Es ist klar, eine industrielle Pelztierzucht ist kaum möglich, ohne den Tieren Leid zuzufügen und gegen zentrale Tierschutzprinzipien zu verstossen. Das ist der Grund, warum die Urheberin dieser parlamentarischen Initiative fordert, dass Pelze aus dem Ausland, deren Produktionsbedingungen den schweizerischen Tierschutzbestimmungen nicht entsprechen, unter ein Importverbot fallen. Sie wissen ja, dass es in der Schweiz seit mehr als dreissig Jahren keine kommerziellen Pelztierzuchten mehr gibt. Das ist auch richtig, denn wir haben ja genügend Füchse, die abgeschossen werden; da kann man sich mit Fuchsfell warm anziehen. Diese Füchse leben frei und werden nicht tierquälerisch gezüchtet.

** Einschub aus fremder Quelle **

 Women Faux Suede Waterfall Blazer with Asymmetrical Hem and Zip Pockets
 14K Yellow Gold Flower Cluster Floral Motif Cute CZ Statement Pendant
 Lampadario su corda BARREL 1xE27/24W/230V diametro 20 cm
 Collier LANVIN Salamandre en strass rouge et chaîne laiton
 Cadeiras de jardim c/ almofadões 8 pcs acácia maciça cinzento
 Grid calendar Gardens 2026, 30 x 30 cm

In Artikel 14 Absatz 1 des Tierschutzgesetzes ist die Kompetenz verankert, die Einfuhr von Tieren und Tierprodukten aus Gründen des Tier- und Artenschutzes zu verbieten. Gestützt darauf ist ein Importverbot für Pelzprodukte richtig, es kann erlassen werden, und es ist auch nicht unmöglich, dies einzuhalten. Ich erinnere Sie daran: Die Schweiz kennt bereits heute ein Einfuhrverbot für Hunde- und Katzenfelle. Diejenigen, die damals in der Kommission waren, erinnern sich noch gut an die wirklich grossen Debatten, die wir dazu geführt haben. Es gibt keinen Grund, warum für andere Pelzarten, die im Ausland tierquälerisch produziert worden sind, nicht das Gleiche gelten soll. Warum sollen Hunde und Katzen besser geschützt sein als - ich weiss jetzt auch nicht - Wölfe und Bären?

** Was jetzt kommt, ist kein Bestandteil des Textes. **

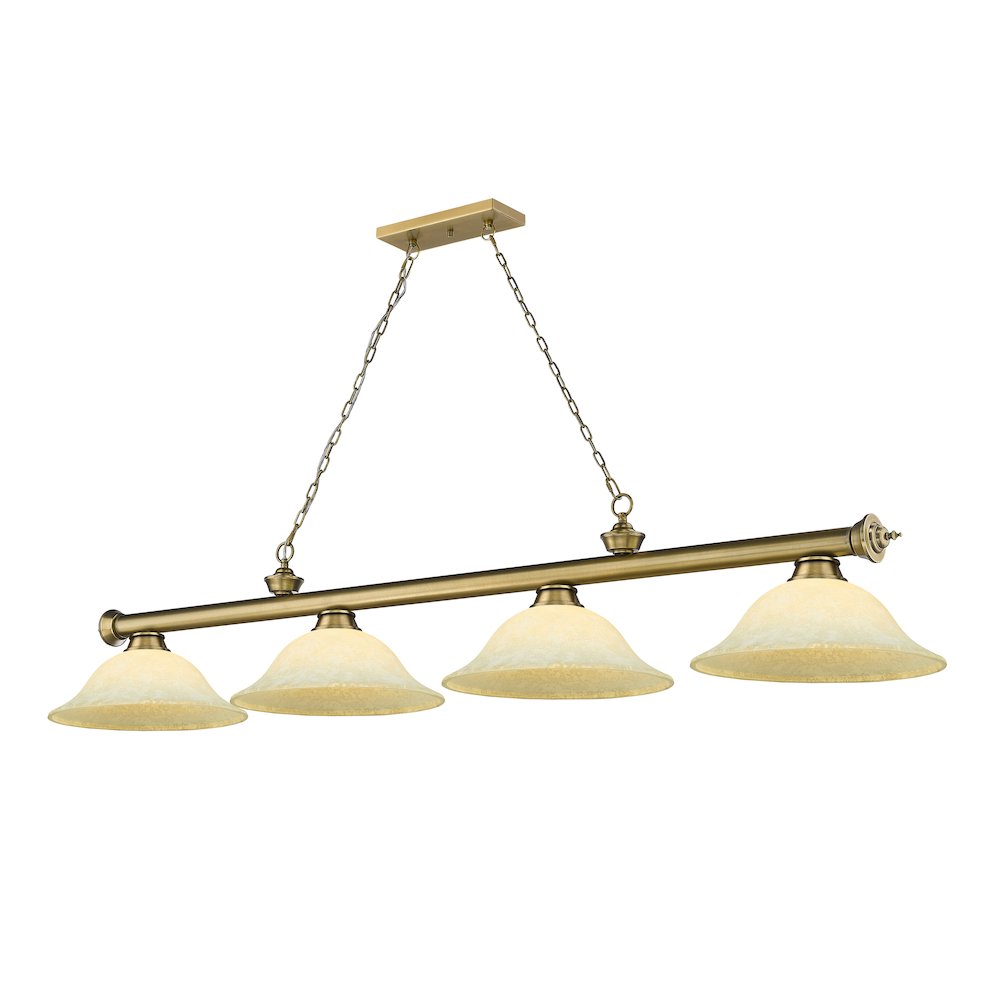 Z-Lite Cordon 4 Light Billiard, Steel Frame, Golden Mottle Shade Color. Picture 1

Auch die Deklarationspflicht, der wir mit Annahme der Motion Moser 08.3675 zugestimmt haben, ist kein Grund gegen diese Initiative. Das Importverbot braucht es zusätzlich, nicht zuletzt, um die Produzenten im Ausland dazu zu zwingen, ihre Produkte zu labeln und ohne tierquälerische Massnahmen zu jagen.

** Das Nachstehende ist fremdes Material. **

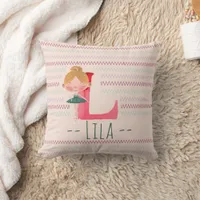 Blush Pink Ballerina Monogram L – Personalized Art Throw Pillow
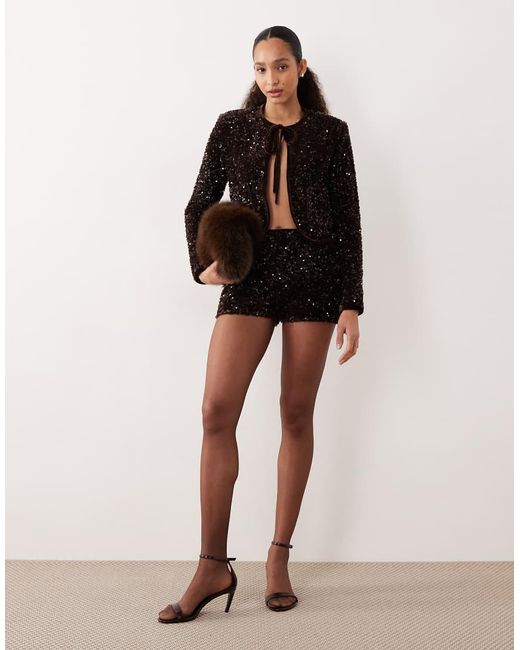 Mango Black Sequin Tie Front Jacket Co-ord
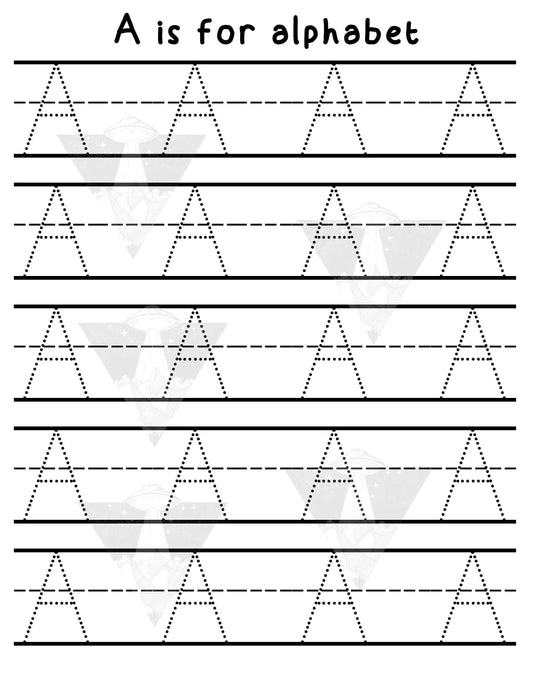 Digital Download | A Is For Alphabet | Primary Letter | Practice Writing A | Single Page PDF File | Print As Many As You Need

Es gibt also auch keine administrativen Gründe, gegen diese Initiative zu sein, aber es gibt sehr viele Gründe, um aus ethischen, aus tierschützerischen Überlegungen für diese Initiative zu sein - nicht zuletzt auch, weil wir in der Schweiz genau diese Tierschutzvorschriften haben. Es gibt keinen Grund dafür, dass ausländische Produkte nicht den gleichen Standard erfüllen sollten.
Ich bitte Sie deshalb, dieser parlamentarischen Initiative Folge zu geben.